On Homosexuality

In the 1970s Michel Foucault wrote these lines that have influenced the discussion of same-sex love and culture ever since, with many accepting today the notion that same-sex lovers and gender-variant people did not begin to self-identify as a sub-group of the wider culture until the late 19th century:

Homosexuality appeared as one of the forms of sexuality when it was transposed from the practice of sodomy into a kind of interior androgyny, a hermaphroditism of the soul. The sodomite had been a temporary aberration; the homosexual was now a species.”

Foucault’s statement has been accepted by many, but since the 70s some historians have searched for evidence of self-aware gay subcultures further back in time, and I believe we now have enough unearthed material to make the case that that men who desired other men were indeed recognised, and given names – such as cinaedi, ganymedes, mollis, pathics... and of course sodomites… throughout european history – and that they recognised themselves as something of a species apart, as different from the mass of humanity. This recognition went largely underground from the 4th century CE until the 19th, but those who carried knowledge of the history through those dark centuries left signs along the way.

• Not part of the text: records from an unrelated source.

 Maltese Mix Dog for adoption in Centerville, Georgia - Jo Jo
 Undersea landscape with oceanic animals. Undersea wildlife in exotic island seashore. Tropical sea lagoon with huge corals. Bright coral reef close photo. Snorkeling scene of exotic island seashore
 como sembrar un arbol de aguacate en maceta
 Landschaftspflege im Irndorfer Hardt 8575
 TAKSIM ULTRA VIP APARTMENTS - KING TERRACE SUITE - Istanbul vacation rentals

Homosexual, like sodomite are words applied to ‘queer’ people from the outside. There have been other terms preferred by same-sex lovers themselves over the centuries, and I propose that the reason that ‘homosexual’ did not appear until so late in history is that no educated gay/queer person would have defined themselves in a way that limited their nature to something simply sexual. To be gay, lesbian or gender-fluid is to be a whole person – our sexuality or gender identity is a doorway to our soul, it is a spiritual quality, it does not define who we are, though it may be a sign pointing to other aspects of our nature…

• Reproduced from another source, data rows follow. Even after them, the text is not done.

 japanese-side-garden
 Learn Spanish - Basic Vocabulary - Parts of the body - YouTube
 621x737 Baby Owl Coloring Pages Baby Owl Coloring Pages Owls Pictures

19th century intellectuals such as Edward Carpenter and John Addington Symonds were aware of the reductive nature of ‘homosexual’ and preferred the term Uranian, which was first used by Karl Heinrich Ulrichs in Germany, making reference to the Goddess Aphrodite Urania, the patron of same sex love mentioned in Plato’s Symposium. Same sex love had been one of the pillars of the golden age of Greek civilisation, where philosophy, art, physical fitness and love between men were highly regarded, and the educated men of Europe in the Middle Ages, especially after the 15th century Renaissance, were well aware of the many references to same sex love in classical literature and mythology.

[The shoots of the virulent homophobia that was to infect Europe from the late Middle Ages were also present in the time of Plato’s works of the 5th century BCE. “Taking a male lover,” Plato wrote, “is regarded as shameful by barbarians and by those who live under despotic governments just as philosophy is regarded as shameful by them, because it is apparently not in the interest of such rulers to have great ideas engendered in their subjects, or powerful friendships or passionate love-all of which male-male love is particularly apt to produce.”]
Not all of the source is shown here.